The same NYT article I was citing, which Bruce linked to as the subject of his previous blogging on this issue. It doesn't state it explicitly -- their intention seems to have been to spin the matter in the opposite direction -- so one has to apply a little reading comprehension.
> actually, the Times did. they were informed of the source a year before it was disclosed.
Indeed it seems they did. Mea culpa, my error.
> you yourself accused them of waiting until just before budget deliberations regarding the program started in Congress.
No, I didn't, not the NYT; I believe the NYT had the highest of motives in publishing it once they had the story. I was questioning the motives of the anonymous sources who gave the NYT the story. I still do so. They illegally gave classified information to a newspaper, "spun" in a manner as derogatory as possible to a program of a rival agency. But when you carefully analyse the "scoop" they gave to the paper, they had nothing of substance, and there was no whistle to blow to justify such a serious act. The two key points of "whistle blowing" -- that the program was of doubtful legality, and that it wasted resources by producing few success -- are both effectively kyboshed by their own answers to the NYT's questions.

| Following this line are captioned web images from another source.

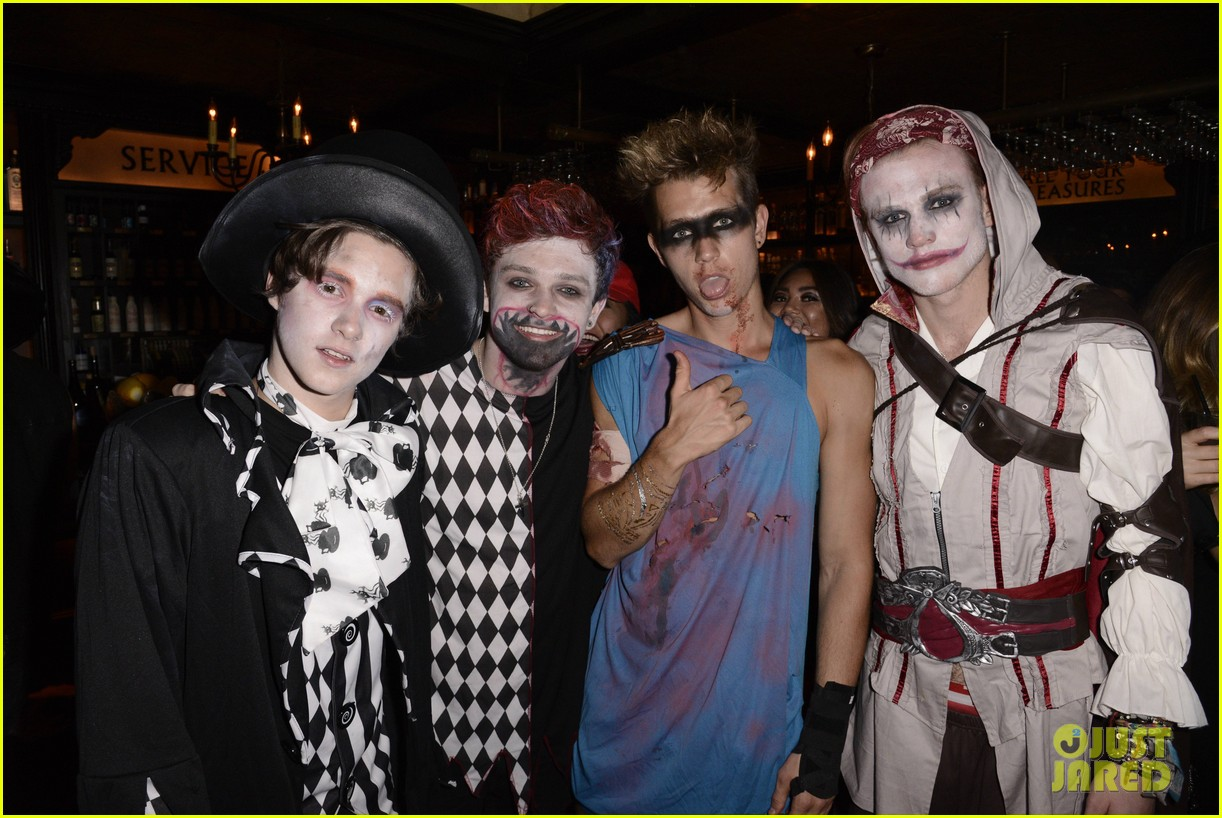 the vamps the wanted tokio hotel just jared halloween party 053233416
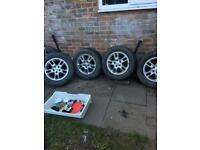 Land Rover discovery td5 alloys with tyres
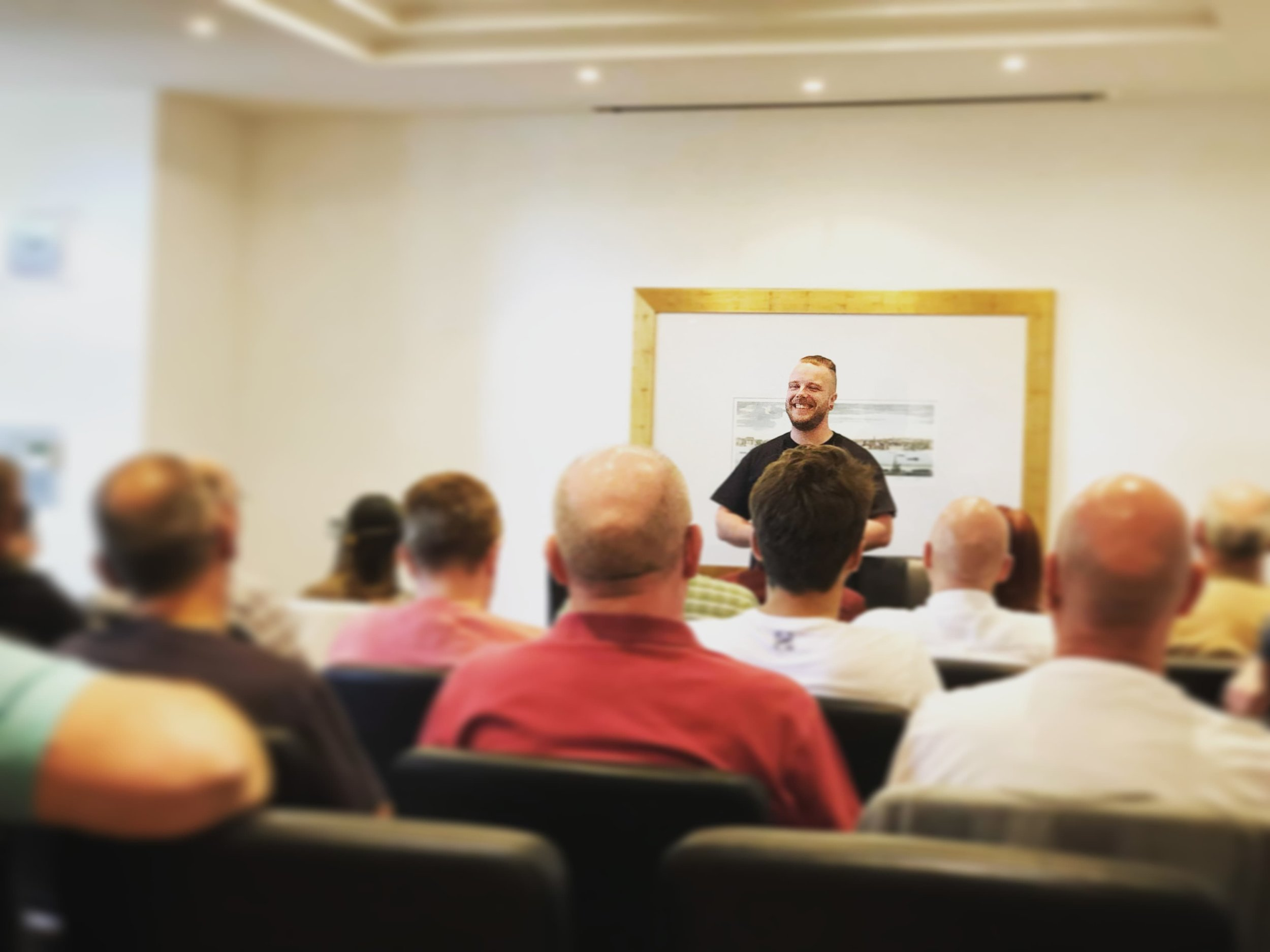 Stage Street Hypnosis Course June 2018 (27).jpg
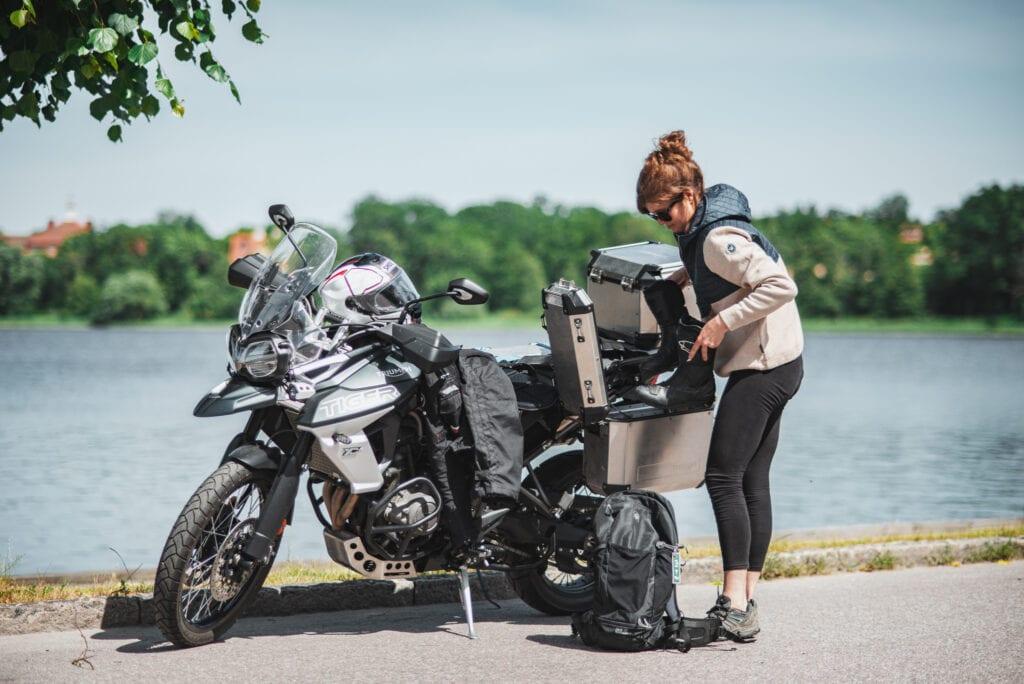 Motorcykel Triumph Tiger 800 XCA vid vattnet i Strängnäs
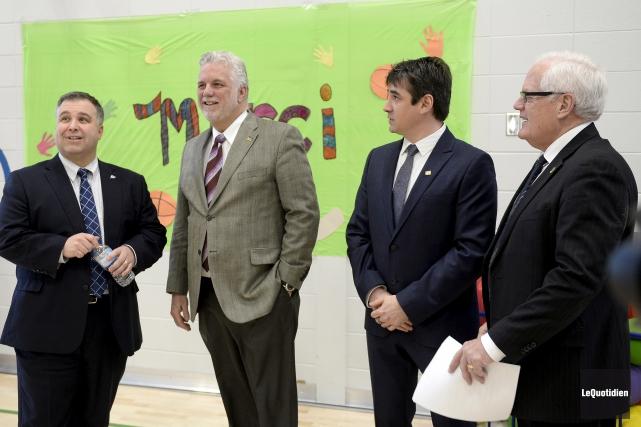 Le premier ministre Philippe Couillard, accompagné du ministre... (Photo Le Quotidien, Jeannot Lévesque)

Questioning someone's motives is of course generally not a valid technique in argument; it is called the fallacy of "argumentum ad hominem", because the validity of an argument is independent of the motives of the person who presents it. However there is one occasion on which argumentum ad hominem is valid, and that -- assessing the reliability of a sole source for *information*, rather than argument -- is exactly what occurs in this case.
> On Validity
> 1) Bruce has a very interesting theory about the value of data mining. My question is: is there a way to test this theory? Can we in some way measure the current reality of data mining to see if the numbers match Bruce's model? Unfortunately the public (meaning me, at least) doesn't have enough visibility into the actual data to make this decision. The decision making agendas of those who do is currently subject to debate.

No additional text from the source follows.